* Document section
BLS DAILY REPORT, MONDAY, MAY 12, 1997

The number of mass layoffs occurring in U.S. firms increased by 83 
percent in the fourth quarter of 1996, to a total of 1,802, compared 
with 985 in the third quarter, the Labor Department reports.  BLS says 
the 1,802 mass layoffs resulted in the separation of 397,643 workers 
from their jobs in the October through December period of 1996.  In 
the third quarter, 222,419 workers lost their jobs due to mass layoffs 
....(Daily Labor Report, page D-1).

The Washington Post's "Washington Business" section features articles 
on the topic "Women at Work" and includes such BLS data as:  In 1975, 
44.9 percent of women with children under 18 worked outside the home; 
in 1995, that figure was 70.2 percent.  Women hold 69.7 percent of all 
jobs in retail sales.  The percentage of women who belong to labor 
unions fell from 14.6 percent in 1983 to 12.3 percent in 1995.  About 
755,700 women worked in the hotel industry in 1996, taking 55 percent 
of all jobs in that industry.  Women still earn less than men, taking 
home 76.4 cents for every dollar earned by a man ....More women in the 
Washington area have climbed into the executive ranks than anywhere 
else in the country, accounting for about 22 percent of executive, 
administrative, and managerial positions here ....

U.S. prosperity eludes millions of newcomers, says an article in 
Saturday's Washington Post (page A1) ....In a time of rapid 
technological change and growing demand for skills and education in 
the work force, large number of newcomers are unskilled and poorly 
educated ....The good news is that those born abroad tend to improve 
their lot the longer they stay, and those who arrived before 1970 are 
doing as well as or better than natives.  But immigrants, both legal 
and illegal, who have settled here since 1990 are generally faring 
worst of all.  Nationwide, a third live in poverty, nearly three times 
the rate for the U.S. born, and 36 percent failed to finish high 
school, more than double the percentage for natives ....

The number of jobs generated by the U.S. tourism industry is 
increasing faster than the nation's overall job growth, with much of 
it occurring in high-paying executive positions, a new study of 
industry employment conducted by the Travel Industry Association of 
America shows ....In a national economy built largely on 
manufacturing, it's a surprise to many people that tourism and travel 
now rank as the first-, second-, or third-largest employer in 32 
states and the District of Columbia.  Only the health care industry 
consistently does better.  Overall, tourism generated more than 6.6 
million jobs in 1995, a number that has grown 33 percent in the past 
decade, the study shows.  The nation's total nonagricultural 
employment, meanwhile, grew 20 percent during the same time.  Looking 
forward, travel industry employment is expected to grow more than 18 
percent from 1994 to 2005.  During the same time, construction 
employment is forecast to grow nearly 10 percent, mining employment is 
expected to decline by 27 percent, and manufacturing employment is 
expected to drop 7 percent ....(Washington Post, May 11, page H4).

* Data section
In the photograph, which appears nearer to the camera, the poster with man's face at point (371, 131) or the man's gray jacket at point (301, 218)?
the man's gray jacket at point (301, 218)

* Task A
Repeat the stretch of the BLS daily report from "The number of mass" through "Report, page D-1)." word for word.
* Task B
According to the BLS daily report, how many workers were separated from their jobs by the mass layoffs in the fourth quarter of 1996?
* Task C
Please pick up the BLS daily report after its last sentence and keep writing.
The data has no connection to the BLS daily report.

* Final answer A
The number of mass layoffs occurring in U.S. firms increased by 83 
percent in the fourth quarter of 1996, to a total of 1,802, compared 
with 985 in the third quarter, the Labor Department reports.  BLS says 
the 1,802 mass layoffs resulted in the separation of 397,643 workers 
from their jobs in the October through December period of 1996.  In 
the third quarter, 222,419 workers lost their jobs due to mass layoffs 
....(Daily Labor Report, page D-1).

* Final answer B
397,643 workers.

* Final answer C
Start-up businesses remain a good source of new jobs, Dun & Bradstreet 
Corp. says.  The financial research firm found that more than 170, 000 
new businesses created nearly 847,000 jobs last year, up 15 percent 
from the number of jobs created by new firms in 1995.  Dun & 
Bradstreet said nearly all big industry sectors had an increase in new 
jobs, with the services, construction, transportation, and public 
utilities sectors enjoying the biggest gains (Washington Post, May 11, 
page H4).

The Wall Street Journal's "Tracking the Economy" feature (page A2) 
shows that the Technical Data Consensus Forecast predicts that 
 producer prices for April will be down 0.1 percent, as they were last 
month, when that figure is announced Wednesday.  Consumer prices for 
April are predicted to go up 0.2 percent, after increasing only 0.1 
percent last month, when the CPI comes out Thursday.

In a Washington Times commentary article, Bruce Bartlett, a senior 
fellow with the National Center for Policy Analysis, writes that a new 
study from the International Monetary Fund argues that growth in 
service employment is a sign of economic strength, not weakness.  The 
background paper looks at the causes and implications of 
deindustrialization.  It finds that the rise of the service sector is 
a worldwide phenomenon and that service employment has actually grown 
more rapidly in Europe and Japan that in the United States ....Yet 
manufacturing's share of national output has remained steady.  The 
explanation for this apparent contradiction is that manufacturing 
productivity has grown much more rapidly than productivity in the 
service sector.  Looking at all industrialized countries together, the 
study's estimate is that output per man hour rose 3.6 percent per year 
in manufacturing from 1960 to 1994, but only 1.6 percent in services. 
 In the end, the study finds diverging productivity trends account for 
all the shift out of manufacturing and into services ....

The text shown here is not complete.